◆ Task objective: Will you reproduce all of the material below line for line, with no changes?

## BEGIN Data shown

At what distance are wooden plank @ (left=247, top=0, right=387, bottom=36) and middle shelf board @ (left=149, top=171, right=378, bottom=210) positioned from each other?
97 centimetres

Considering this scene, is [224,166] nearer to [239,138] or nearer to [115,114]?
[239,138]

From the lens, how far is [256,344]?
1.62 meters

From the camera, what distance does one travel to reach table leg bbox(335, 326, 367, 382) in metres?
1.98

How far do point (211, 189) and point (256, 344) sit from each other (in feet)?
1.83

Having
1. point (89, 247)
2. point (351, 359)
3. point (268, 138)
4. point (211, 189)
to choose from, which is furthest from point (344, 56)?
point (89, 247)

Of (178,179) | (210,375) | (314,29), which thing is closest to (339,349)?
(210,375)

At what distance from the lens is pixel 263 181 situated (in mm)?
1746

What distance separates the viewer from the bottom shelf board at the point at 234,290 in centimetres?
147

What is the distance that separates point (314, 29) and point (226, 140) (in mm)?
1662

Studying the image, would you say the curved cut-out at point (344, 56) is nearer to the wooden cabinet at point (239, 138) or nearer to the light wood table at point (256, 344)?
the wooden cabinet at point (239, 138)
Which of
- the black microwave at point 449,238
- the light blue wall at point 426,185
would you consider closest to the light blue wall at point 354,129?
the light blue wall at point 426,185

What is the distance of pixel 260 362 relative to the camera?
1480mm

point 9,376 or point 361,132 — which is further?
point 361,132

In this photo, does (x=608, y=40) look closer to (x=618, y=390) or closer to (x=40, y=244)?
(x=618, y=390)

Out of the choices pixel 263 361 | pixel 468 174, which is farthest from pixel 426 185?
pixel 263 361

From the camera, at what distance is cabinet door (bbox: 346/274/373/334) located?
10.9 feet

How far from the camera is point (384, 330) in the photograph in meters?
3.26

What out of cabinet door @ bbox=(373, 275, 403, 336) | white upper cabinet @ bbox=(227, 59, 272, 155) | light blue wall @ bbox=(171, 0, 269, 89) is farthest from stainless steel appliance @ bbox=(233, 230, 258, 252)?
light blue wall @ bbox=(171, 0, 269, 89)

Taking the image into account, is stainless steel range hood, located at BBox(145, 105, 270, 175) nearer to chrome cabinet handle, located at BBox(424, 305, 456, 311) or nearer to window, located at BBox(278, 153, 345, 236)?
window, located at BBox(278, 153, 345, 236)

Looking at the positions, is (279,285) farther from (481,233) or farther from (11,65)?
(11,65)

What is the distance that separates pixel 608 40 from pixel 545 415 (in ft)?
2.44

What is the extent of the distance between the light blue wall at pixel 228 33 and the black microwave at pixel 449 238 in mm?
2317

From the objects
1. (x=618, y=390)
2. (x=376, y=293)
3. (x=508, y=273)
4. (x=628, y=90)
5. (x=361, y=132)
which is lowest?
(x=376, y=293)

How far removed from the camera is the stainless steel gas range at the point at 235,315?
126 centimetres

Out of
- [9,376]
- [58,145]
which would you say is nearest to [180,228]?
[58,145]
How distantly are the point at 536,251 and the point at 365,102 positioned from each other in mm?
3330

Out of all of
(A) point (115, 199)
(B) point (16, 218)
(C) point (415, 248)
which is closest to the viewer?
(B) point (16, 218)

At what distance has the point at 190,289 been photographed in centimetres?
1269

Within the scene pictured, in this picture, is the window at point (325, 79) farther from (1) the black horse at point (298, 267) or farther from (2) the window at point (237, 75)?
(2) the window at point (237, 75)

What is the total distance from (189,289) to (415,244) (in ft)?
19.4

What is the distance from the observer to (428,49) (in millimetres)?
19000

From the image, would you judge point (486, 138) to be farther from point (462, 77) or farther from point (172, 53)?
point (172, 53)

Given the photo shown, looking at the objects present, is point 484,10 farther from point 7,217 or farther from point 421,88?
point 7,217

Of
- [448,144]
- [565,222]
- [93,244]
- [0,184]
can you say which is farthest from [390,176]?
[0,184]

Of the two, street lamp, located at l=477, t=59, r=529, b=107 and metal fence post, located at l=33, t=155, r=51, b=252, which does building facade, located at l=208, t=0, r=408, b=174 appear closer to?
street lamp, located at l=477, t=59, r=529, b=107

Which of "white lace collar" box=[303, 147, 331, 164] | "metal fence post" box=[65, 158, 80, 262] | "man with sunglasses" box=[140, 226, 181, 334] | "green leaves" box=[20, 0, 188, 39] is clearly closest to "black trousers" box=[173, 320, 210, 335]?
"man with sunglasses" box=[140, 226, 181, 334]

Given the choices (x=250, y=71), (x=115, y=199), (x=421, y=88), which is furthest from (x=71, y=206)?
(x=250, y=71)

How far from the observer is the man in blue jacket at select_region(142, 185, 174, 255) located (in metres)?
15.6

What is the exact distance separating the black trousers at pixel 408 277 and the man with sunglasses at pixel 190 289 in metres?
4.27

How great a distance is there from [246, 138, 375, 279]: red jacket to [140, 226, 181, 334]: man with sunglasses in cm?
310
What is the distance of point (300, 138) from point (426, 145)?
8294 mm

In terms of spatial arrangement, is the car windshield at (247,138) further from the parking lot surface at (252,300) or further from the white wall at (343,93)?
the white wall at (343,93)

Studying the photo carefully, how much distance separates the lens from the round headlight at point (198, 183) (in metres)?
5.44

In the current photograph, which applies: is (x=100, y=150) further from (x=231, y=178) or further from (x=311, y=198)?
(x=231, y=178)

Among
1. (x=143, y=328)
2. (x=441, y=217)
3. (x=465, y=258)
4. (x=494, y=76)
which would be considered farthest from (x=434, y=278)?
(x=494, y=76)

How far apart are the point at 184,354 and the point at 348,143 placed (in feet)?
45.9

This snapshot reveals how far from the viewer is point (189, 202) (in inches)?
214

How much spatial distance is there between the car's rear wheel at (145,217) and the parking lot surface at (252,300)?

## END Data shown

◆ Response to this exercise:
At what distance are wooden plank @ (left=247, top=0, right=387, bottom=36) and middle shelf board @ (left=149, top=171, right=378, bottom=210) positioned from each other?
97 centimetres

Considering this scene, is [224,166] nearer to [239,138] or nearer to [115,114]?
[239,138]

From the lens, how far is [256,344]?
1.62 meters

From the camera, what distance does one travel to reach table leg bbox(335, 326, 367, 382) in metres?
1.98

How far do point (211, 189) and point (256, 344) sit from each other (in feet)?
1.83

Having
1. point (89, 247)
2. point (351, 359)
3. point (268, 138)
4. point (211, 189)
to choose from, which is furthest from point (344, 56)?
point (89, 247)

Of (178,179) | (210,375) | (314,29), which thing is closest to (339,349)?
(210,375)

At what distance from the lens is pixel 263 181 situated (in mm)?
1746

What distance separates the viewer from the bottom shelf board at the point at 234,290 in centimetres?
147

What is the distance that separates point (314, 29) and point (226, 140) (in mm)?
1662

Studying the image, would you say the curved cut-out at point (344, 56) is nearer to the wooden cabinet at point (239, 138) or nearer to the light wood table at point (256, 344)?
the wooden cabinet at point (239, 138)
Which of
- the black microwave at point 449,238
- the light blue wall at point 426,185
would you consider closest to the light blue wall at point 354,129?
the light blue wall at point 426,185

What is the distance of pixel 260 362 relative to the camera?
1480mm

point 9,376 or point 361,132 — which is further?
point 361,132

In this photo, does (x=608, y=40) look closer to (x=618, y=390) or closer to (x=40, y=244)?
(x=618, y=390)

Out of the choices pixel 263 361 | pixel 468 174, which is farthest from pixel 426 185?
pixel 263 361

From the camera, at what distance is cabinet door (bbox: 346/274/373/334) located?
10.9 feet

How far from the camera is point (384, 330) in the photograph in meters?
3.26

What out of cabinet door @ bbox=(373, 275, 403, 336) | white upper cabinet @ bbox=(227, 59, 272, 155) | light blue wall @ bbox=(171, 0, 269, 89) is farthest from stainless steel appliance @ bbox=(233, 230, 258, 252)?
light blue wall @ bbox=(171, 0, 269, 89)

Taking the image into account, is stainless steel range hood, located at BBox(145, 105, 270, 175) nearer to chrome cabinet handle, located at BBox(424, 305, 456, 311) or nearer to window, located at BBox(278, 153, 345, 236)?
window, located at BBox(278, 153, 345, 236)

Looking at the positions, is (279,285) farther from (481,233) or farther from (11,65)?
(11,65)

What is the distance that separates pixel 608 40 from pixel 545 415 (in ft)?
2.44

What is the extent of the distance between the light blue wall at pixel 228 33 and the black microwave at pixel 449 238 in mm?
2317

From the objects
1. (x=618, y=390)
2. (x=376, y=293)
3. (x=508, y=273)
4. (x=628, y=90)
5. (x=361, y=132)
which is lowest?
(x=376, y=293)

How far removed from the camera is the stainless steel gas range at the point at 235,315?
126 centimetres

Out of
- [9,376]
- [58,145]
which would you say is nearest to [180,228]?
[58,145]
How distantly are the point at 536,251 and the point at 365,102 positioned from each other in mm?
3330

Out of all of
(A) point (115, 199)
(B) point (16, 218)
(C) point (415, 248)
which is closest to the viewer?
(B) point (16, 218)

At what distance has the point at 190,289 been photographed in centimetres?
1269

Within the scene pictured, in this picture, is the window at point (325, 79) farther from (1) the black horse at point (298, 267) or farther from (2) the window at point (237, 75)?
(2) the window at point (237, 75)

What is the total distance from (189,289) to (415,244) (in ft)?
19.4

What is the distance from the observer to (428,49) (in millimetres)?
19000

From the image, would you judge point (486, 138) to be farther from point (462, 77) or farther from point (172, 53)?
point (172, 53)

Given the photo shown, looking at the objects present, is point 484,10 farther from point 7,217 or farther from point 421,88?
point 7,217

Of
- [448,144]
- [565,222]
- [93,244]
- [0,184]
can you say which is farthest from [390,176]?
[0,184]

Of the two, street lamp, located at l=477, t=59, r=529, b=107 and metal fence post, located at l=33, t=155, r=51, b=252, which does building facade, located at l=208, t=0, r=408, b=174 appear closer to?
street lamp, located at l=477, t=59, r=529, b=107

Which of "white lace collar" box=[303, 147, 331, 164] | "metal fence post" box=[65, 158, 80, 262] | "man with sunglasses" box=[140, 226, 181, 334] | "green leaves" box=[20, 0, 188, 39] is clearly closest to "black trousers" box=[173, 320, 210, 335]?
"man with sunglasses" box=[140, 226, 181, 334]

Given the choices (x=250, y=71), (x=115, y=199), (x=421, y=88), which is furthest from (x=71, y=206)?
(x=250, y=71)

How far from the observer is the man in blue jacket at select_region(142, 185, 174, 255) located (in metres)?
15.6

What is the exact distance separating the black trousers at pixel 408 277 and the man with sunglasses at pixel 190 289 in metres?
4.27

How great a distance is there from [246, 138, 375, 279]: red jacket to [140, 226, 181, 334]: man with sunglasses in cm?
310
What is the distance of point (300, 138) from point (426, 145)?
8294 mm

In terms of spatial arrangement, is the car windshield at (247,138) further from the parking lot surface at (252,300) or further from the white wall at (343,93)?
the white wall at (343,93)

Studying the photo carefully, how much distance separates the lens from the round headlight at point (198, 183) (in metres)?
5.44

In the current photograph, which applies: is (x=100, y=150) further from (x=231, y=178) or further from (x=311, y=198)?
(x=231, y=178)

Among
1. (x=143, y=328)
2. (x=441, y=217)
3. (x=465, y=258)
4. (x=494, y=76)
which would be considered farthest from (x=434, y=278)?
(x=494, y=76)

How far apart are the point at 184,354 and the point at 348,143 placed (in feet)?
45.9

This snapshot reveals how far from the viewer is point (189, 202) (in inches)?
214

How much spatial distance is there between the car's rear wheel at (145,217) and the parking lot surface at (252,300)?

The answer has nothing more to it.